The deeply influential and remarkably private author Harper Lee died yesterday, and readers responded with touching reflections on her life and work. Because Lee was notorious for declining interviews and closely guarding the details of her personal life, to celebrate her is to celebrate her writing. And to celebrate her writing, most critics and fans would agree, is to celebrate To Kill a Mockingbird, the only novel she’d ever published until a prequel-sequel was released last year, with dubious consent on Lee’s part.
Before the publication of Go Set a Watchman, Lee was praised by high school English teachers and other American literature lovers for her creation of Atticus Finch, a kind yet stern father who wields the book of law like a valiant weapon, all in the name of justice. So when Watchmen revealed a darker side of the character, one muddied by bigoted beliefs, readers felt bamboozled.
Even if we can’t unknow the reality of Lee’s once-laudable Atticus, there’s a lot to enjoy, and unpack, in her classic novel -- namely the gutsy, complex actions of another character who’s too-often overlooked as the book’s true heart. While we now know Atticus to be an unquestioning supporter of certain societal norms, his plucky daughter, Scout, questions everything, allowing the reader to do the same. Lee’s choice -- or rather, her editor’s -- to narrate the story from her still-congealing perspective is what gives the story its uniquely powerful shape.

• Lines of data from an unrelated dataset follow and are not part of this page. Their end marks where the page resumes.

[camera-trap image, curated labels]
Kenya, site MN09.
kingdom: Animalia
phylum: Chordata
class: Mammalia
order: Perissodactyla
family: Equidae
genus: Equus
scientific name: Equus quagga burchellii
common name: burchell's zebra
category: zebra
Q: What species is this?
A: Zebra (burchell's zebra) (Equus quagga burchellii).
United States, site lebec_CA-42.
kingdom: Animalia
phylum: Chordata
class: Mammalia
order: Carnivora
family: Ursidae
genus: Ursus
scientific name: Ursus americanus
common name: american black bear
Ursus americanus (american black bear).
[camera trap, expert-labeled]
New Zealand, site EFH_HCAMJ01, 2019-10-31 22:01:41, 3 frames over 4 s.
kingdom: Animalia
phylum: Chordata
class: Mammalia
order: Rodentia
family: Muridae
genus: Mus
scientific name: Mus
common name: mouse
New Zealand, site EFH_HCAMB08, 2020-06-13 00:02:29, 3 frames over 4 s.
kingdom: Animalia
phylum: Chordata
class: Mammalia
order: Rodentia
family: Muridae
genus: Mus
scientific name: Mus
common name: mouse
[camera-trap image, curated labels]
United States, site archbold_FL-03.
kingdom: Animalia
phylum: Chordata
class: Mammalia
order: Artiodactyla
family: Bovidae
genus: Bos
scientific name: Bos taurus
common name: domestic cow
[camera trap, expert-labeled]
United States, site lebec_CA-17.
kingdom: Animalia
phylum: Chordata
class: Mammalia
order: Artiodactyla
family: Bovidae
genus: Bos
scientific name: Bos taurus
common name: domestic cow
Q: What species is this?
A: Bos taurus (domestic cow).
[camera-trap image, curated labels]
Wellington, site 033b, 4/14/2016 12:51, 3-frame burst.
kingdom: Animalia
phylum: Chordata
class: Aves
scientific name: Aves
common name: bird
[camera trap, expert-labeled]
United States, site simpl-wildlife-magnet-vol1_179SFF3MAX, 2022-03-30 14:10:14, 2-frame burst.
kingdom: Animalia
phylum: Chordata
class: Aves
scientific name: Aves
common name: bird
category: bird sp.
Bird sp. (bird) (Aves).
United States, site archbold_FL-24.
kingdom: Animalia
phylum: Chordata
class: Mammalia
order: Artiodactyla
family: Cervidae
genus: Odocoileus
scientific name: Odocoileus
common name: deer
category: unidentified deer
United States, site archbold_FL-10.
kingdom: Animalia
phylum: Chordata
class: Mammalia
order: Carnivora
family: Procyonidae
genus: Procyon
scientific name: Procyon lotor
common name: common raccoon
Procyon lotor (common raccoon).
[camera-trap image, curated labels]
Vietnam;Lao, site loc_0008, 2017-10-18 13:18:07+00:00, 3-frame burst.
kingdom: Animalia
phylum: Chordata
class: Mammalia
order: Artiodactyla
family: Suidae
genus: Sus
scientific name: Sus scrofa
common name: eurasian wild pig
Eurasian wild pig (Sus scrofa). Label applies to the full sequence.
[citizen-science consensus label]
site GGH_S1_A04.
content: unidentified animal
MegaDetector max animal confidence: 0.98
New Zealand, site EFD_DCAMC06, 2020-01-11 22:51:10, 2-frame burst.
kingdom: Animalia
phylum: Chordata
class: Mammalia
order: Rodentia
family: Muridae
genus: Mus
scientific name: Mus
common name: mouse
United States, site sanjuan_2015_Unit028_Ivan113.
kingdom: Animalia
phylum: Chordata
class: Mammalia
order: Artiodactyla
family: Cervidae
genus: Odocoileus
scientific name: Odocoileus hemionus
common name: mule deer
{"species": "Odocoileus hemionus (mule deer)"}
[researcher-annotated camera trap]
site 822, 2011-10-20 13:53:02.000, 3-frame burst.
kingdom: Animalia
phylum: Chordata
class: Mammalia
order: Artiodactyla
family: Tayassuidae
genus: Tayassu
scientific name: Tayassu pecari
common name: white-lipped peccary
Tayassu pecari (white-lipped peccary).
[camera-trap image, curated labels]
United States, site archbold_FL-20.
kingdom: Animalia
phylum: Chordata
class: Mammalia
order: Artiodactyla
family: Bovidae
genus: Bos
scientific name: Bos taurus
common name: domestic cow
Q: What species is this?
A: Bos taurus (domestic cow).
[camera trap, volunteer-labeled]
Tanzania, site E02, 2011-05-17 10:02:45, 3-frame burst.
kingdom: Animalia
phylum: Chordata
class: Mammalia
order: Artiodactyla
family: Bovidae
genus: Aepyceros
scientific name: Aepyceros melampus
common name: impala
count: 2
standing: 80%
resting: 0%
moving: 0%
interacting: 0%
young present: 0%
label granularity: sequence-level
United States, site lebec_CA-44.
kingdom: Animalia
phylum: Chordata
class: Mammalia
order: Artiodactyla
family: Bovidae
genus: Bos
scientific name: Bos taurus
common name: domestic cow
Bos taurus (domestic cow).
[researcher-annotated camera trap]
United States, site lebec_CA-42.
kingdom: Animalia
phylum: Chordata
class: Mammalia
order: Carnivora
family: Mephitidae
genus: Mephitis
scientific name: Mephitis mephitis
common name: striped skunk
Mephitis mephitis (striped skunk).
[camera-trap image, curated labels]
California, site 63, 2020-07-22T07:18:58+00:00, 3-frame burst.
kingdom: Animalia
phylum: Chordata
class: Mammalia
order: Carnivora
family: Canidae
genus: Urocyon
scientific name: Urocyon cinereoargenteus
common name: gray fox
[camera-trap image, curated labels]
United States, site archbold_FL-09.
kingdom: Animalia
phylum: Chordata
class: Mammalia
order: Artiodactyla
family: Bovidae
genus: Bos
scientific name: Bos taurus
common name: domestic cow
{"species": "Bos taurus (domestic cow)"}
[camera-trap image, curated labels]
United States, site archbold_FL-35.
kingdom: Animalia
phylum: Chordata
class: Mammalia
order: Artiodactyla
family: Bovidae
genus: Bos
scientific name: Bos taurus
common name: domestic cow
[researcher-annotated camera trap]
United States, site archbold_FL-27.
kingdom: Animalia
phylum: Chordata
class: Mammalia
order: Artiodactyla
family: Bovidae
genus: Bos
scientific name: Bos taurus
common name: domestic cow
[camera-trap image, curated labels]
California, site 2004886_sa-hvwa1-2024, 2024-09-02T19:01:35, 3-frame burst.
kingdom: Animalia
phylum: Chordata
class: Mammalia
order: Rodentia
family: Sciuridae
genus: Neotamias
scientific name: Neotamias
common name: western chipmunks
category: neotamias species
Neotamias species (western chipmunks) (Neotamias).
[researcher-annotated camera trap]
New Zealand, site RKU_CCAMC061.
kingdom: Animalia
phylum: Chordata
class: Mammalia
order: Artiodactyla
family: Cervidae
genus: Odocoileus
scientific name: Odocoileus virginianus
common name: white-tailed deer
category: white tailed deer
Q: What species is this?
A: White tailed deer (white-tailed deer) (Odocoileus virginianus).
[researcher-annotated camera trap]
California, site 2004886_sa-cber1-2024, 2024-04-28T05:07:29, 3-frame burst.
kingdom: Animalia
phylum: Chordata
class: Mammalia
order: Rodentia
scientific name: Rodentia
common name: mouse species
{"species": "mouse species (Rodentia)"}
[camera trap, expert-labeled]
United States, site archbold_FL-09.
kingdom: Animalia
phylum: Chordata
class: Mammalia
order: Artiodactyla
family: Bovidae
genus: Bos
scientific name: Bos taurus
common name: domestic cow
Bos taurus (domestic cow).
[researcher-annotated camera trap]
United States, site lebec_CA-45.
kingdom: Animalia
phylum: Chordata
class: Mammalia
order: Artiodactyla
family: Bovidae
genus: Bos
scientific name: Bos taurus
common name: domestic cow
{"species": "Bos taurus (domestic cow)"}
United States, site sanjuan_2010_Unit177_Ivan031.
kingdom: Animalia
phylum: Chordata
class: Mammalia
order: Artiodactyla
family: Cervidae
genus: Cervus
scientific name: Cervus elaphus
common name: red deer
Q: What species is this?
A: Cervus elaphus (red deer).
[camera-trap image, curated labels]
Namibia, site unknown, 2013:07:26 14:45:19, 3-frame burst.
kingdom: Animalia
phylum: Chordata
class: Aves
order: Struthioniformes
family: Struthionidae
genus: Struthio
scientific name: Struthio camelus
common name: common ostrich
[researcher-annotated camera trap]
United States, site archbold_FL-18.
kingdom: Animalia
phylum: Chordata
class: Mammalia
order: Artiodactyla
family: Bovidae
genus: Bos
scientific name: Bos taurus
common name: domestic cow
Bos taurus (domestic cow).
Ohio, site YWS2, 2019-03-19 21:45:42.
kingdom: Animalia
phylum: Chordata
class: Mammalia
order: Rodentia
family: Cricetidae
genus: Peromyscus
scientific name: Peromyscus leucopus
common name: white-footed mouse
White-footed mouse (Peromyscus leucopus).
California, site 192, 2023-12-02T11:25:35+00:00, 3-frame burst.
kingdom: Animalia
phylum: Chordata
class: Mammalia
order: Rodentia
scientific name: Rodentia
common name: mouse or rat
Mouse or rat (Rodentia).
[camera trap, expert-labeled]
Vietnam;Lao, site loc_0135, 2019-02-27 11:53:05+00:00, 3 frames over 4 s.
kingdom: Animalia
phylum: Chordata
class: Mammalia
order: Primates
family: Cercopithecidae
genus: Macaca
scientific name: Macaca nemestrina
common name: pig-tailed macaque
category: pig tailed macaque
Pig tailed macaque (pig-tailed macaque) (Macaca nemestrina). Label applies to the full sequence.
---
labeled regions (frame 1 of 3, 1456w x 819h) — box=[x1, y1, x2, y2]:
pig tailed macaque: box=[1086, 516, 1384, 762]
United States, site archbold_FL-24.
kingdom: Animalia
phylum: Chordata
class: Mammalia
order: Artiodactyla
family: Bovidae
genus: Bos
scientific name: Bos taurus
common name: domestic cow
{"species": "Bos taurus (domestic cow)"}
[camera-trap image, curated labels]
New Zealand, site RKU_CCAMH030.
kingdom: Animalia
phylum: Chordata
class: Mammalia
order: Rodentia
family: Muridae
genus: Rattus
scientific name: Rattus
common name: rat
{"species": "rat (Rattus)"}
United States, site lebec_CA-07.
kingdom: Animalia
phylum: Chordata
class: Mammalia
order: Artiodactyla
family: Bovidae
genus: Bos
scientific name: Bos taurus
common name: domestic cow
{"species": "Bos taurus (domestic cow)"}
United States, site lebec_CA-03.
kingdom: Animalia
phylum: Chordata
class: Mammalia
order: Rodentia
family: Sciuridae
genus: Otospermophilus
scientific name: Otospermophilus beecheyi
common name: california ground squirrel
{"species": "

Stories told from the vantage point of kids -- that is, not yet fully socialized adults -- are tricky. On one hand, they allow us to look at the world around us through curious, unfocused eyes, raising questions about traditions and judgments we’ve accepted as normal.
On the other hand, an ignorant narrator can make for a pretty straightforward plot, devoid of nuance and full of myopic observations. Anyone who read The Catcher in the Rye for the first time post-high school knows what I’m talking about. Kids are brilliant, yes, but they’re also stubborn, whiny and self-centered -- not exactly the best companions to cozy up with for 200 or so pages.
Harper Lee seems to have agreed with this, and her pesky, thoughtful young narrator is that much better for it. Scout breaks rules, wears unladylike clothes, and speaks when she’s not supposed to. It’s easy to imagine her future as a subversive performance artist, or a headstrong petitioner for women’s rights. But Lee graces her character with negative qualities, too; her stubbornness is a double-edged sword. At the book’s start she makes snap judgments about her less fortunate classmates and her insistent aunt, who’s appalled by Scout’s outfit choices.
In spite of her wiliness, Scout’s defining characteristic is her persistent desire to ask questions rather than make assumptions. Throughout To Kill a Mockingbird, she’s hemmed in by the declarative demands of others; Mrs. Caroline insists that she shouldn’t read, Jem insists that she shouldn’t eat fruit found near the Radley’s place; Aunt Alexandra insists that she should act more ladylike. Sometimes, Scout rebels against these structures by forging her own path, but often, before she does so, she asks questions, hoping to understand matters for herself.
Atticus, conversely, speaks like a walking rulebook. You’ll find more periods in his lines of dialogue than question marks, indicating a steadfastness of thought. Compared with Scout, the slangy, wild child who gives the story its voice, he’s more symbolic than human -- which made him easy to valorize. His ability to speak assuredly is admirable in the eyes of 8-year-old scout -- and thus, anyone reading a book told from her perspective -- but such in-the-lines thinking doesn’t make for a dynamic character, or a character open to racial progress, either. This is especially clear now that Lee’s Watchman has pulled back the curtain on the sordid, human contradictions within him, but a close reading of the earlier book reveals that Scout might’ve been the more progressive, and therefore more admirable, character all along.
Atticus might have boldly defended Tom Robinson, but he chuckles about women not being able to serve on the jury (what a gas that’d be!). He asserts that within the walls of a courtroom, all men are equal -- but asserts also that “some people are smarter than others […] some men make more money than others, some ladies make better cakes than other.” Some people, he seems to say, are born better, nurture over nature be damned.
While Scout internalizes some of this hierarchical thinking, she pushes back against it, too. By Atticus’s implied standards, she’s born to bake cakes rather than make money, but she would rather roll around in a junky tire than spruce herself up in a pretty dress. In reading To Kill a Mockingbird, we get to see which social standards cement, and which she’s able to leave her own mark on while the pavement’s still wet.